The astounding new research was published in The Journal of Astrophysical Letters today. The evidence, collected over decades, shows the cosmic event taking place within a fiercely energetic object known as a quasar. Quasars are active cores of galaxies in which a supermassive black hole is siphoning material from a disk encircling it. In some quasars, the supermassive black hole creates a jet that shoots out at near the speed of light. The quasar observed in the new study, PKS 2131-021, belongs to a subclass of quasars called blazars in which the jet is pointing towards the Earth. Astronomers already knew that quasars could possess two orbiting supermassive black holes, but finding direct evidence for this has proved difficult.

Professor Keith Grainge from The University of Manchester’s Jodrell Bank said: “This is a mind boggling story that has been 45 years in the making. Nine billion light years away there two monster black holes, each many millions of times more massive than our Sun, orbiting round each other. We can see this with radio telescopes because one of the black holes is emitting a radio jet towards us and we see it brightening and fading as they rotate one another.”

The researchers argue that PKS 2131-021 is now the second known candidate for a pair of supermassive black holes caught in the act of merging. The first candidate pair, within a quasar called OJ 287, orbit each other at greater distances, circling every 9 years versus the two years it takes for the PKS 2131-021 pair to complete an orbit.

The tell-tale evidence came from radio observations of PKS 2131-021 that span 45 years. According to the study, a powerful jet emanating from one of the two black holes within PKS 2131-021 is shifting back and forth due to the pair’s orbital motion. This causes periodic changes in the quasar’s radio-light brightness.


This is a mind boggling story that has been 45 years in the making. Nine billion light years away there two monster black holes, each many millions of times more massive than our Sun, orbiting round each other. We can see this with radio telescopes because one of the black holes is emitting a radio jet towards us and we see it brightening and fading as they rotate one another.

Professor Keith Grainge


Professor Grainge has been involved in this work since 2006 when he helped with re-commissioning the OVRO-40m telescope, which has provided much of the radio data in the paper. “Since then I have been involved with a programme of using the OVRO-40m to monitor the radio flux of ~1500 blazar candidates (a blazar is a particular type of active galactic nucleus, AGN) every 3 or so days. One of these sources turned out to have this interesting periodic variability which makes it a good candidate for a binary supermassive black hole system.” said Grainge.

“When we realised that the peaks and troughs of the light curve detected from recent times matched the peaks and troughs observed between 1975 and 1983, we knew something very special was going on,” says Sandra O’Neill, lead author of the new study and an undergraduate student at Caltech.

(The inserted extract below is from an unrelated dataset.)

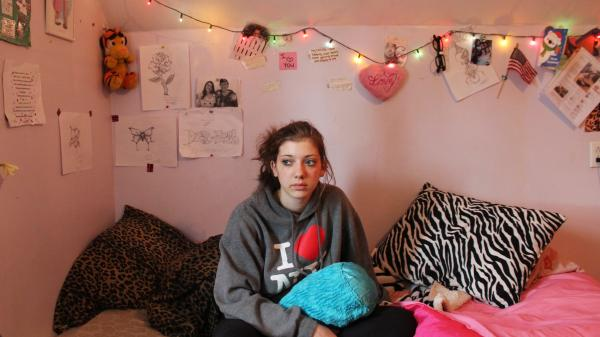 Desiree Wieczorek sits in a bedroom she now shares with her sister. The best part of living in a house after being homeless for five months, she says, is the warm showers.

Professor Tony Readhead from Caltech, who leads the collaboration, compares the system of the jet moving back and forth to a ticking clock, where each cycle, or period, of the sine wave corresponds to the two-year orbit of the black holes (the observed cycle is actually five years due to light being stretched by the expansion of the universe). “The clock kept ticking,” he says, “The stability of the period over this 20-year gap strongly suggests that this blazar harbours not one supermassive black hole, but two supermassive black holes orbiting each other.”

Ripples in Space and Time

Most, if not all, galaxies possess monstrous black holes at their cores, including our own Milky Way galaxy. When galaxies merge, their black holes “sink” to the middle of the newly formed galaxy and eventually join together to form an even more massive black hole. As the black holes spiral toward each other, they increasingly disturb the fabric of space and time, sending out gravitational waves, which were first predicted by Albert Einstein more than 100 years ago.

The National Science Foundation’s LIGO (Laser Interferometer Gravitational-Wave Observatory), which is managed jointly by Caltech and MIT, detects gravitational waves from pairs of black holes up to dozens of times the mass of our sun. However, the supermassive black holes at the centres of galaxies have masses that are millions to billions of times that of our sun, and give off lower frequencies of gravitational waves than what LIGO detects.

In the future, pulsar timing arrays—which consist of an array of pulsing, dead stars precisely monitored by radio telescopes—should be able to detect the gravitational waves from supermassive black holes of this heft (the upcoming LISA mission would detect merging black holes from a thousand to ten million times the mass of the sun). So far, no gravitational waves have been registered from any of these heavier sources but PKS 2131-021 provides the most promising target yet.